De qualquer forma, o teor do inquérito
reforça o clima de desconfiança sobre a indicação do atual ministro da Justiça,
Alexandre de Moraes, para o cargo de ministro do Supremo, no lugar de Teori
Zavascki, que morreu num acidente de avião no mês passado. Moraes acaba de
pedir para se desfiliar do PSDB e já foi filiado ao PMDB. Ele não esconde sua
amizade de longa data com o atual presidente Michel Temer. Por isso,
especula-se se seria Moraes um dos aliados de interesse dos peemedebistas
dentro do Supremo, que viria a compor o tal 'pacto nacional' imaginado pela
classe política para 'estancar a sangria' que a Lava Jato teria promovido. O
timing da indicação também gera controvérsias.
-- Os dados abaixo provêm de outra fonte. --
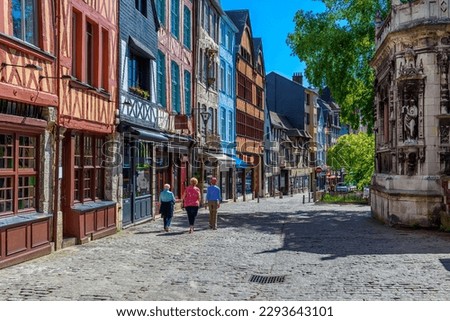 Street with timber framing houses in Rouen, Normandy, France. Architecture and landmarks of Rouen. Cozy cityscape of Rouen Royalty-Free Stock Photo #2293643101
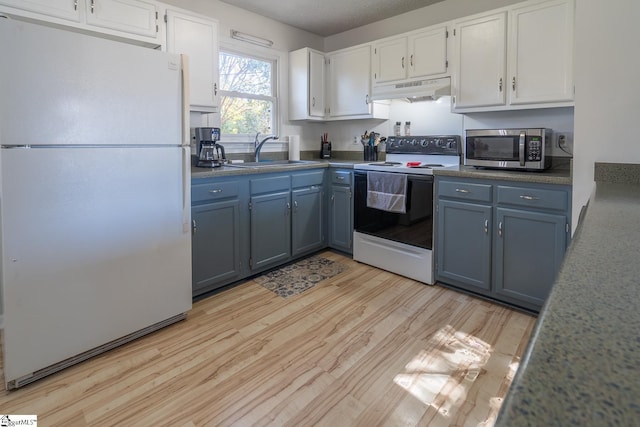 kitchen featuring white appliances, sink, light wood-type flooring, a textured ceiling, and white cabinetry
Depois de devassar a
participação do PT, a Lava Jato ganha cada dia mais detalhes sobre a atuação do
PMDB e do PSDB. Moraes, que deve ser sabatinado nas próximas semanas pelos
senadores, incluindo Jucá e Calheiros, poderia ser o aliado perfeito para um
futuro nebuloso.
Mais
escândalos à vista
O início da investigação sobre obstrução
de Justiça, autorizada por Fachin, é o primeiro passo para que os três peemedebistas
se tornem réus. É a primeira vez que Sarney é envolvido no escândalo da Lava
Jato, ao passo que Jucá e Calheiros já acumulam inquéritos para serem
investigados. Jucá tem três processos no âmbito da investigação, e Calheiros,
nove. A solicitação do Ministério Público Federal e a autorização de Fachin
para que Sarney seja investigado são especialmente simbólicas, pois demonstram
que a Lava Jato julgará não só atos de corrupção, mas também outras ações
delitivas cometidas por políticos.
O sinal verde de Fachin para a
investigação coincide com o que promete ser novo escândalo nacional: o conteúdo
das delações de executivos da construtora Odebrecht. Janot deve pedir ao
ministro Fachin que suspenda o sigilo das delações de 77 executivos da
empreiteira, o que já faz tremer os alicerces políticos não só do Brasil, mas
também de grande parte da América Latina.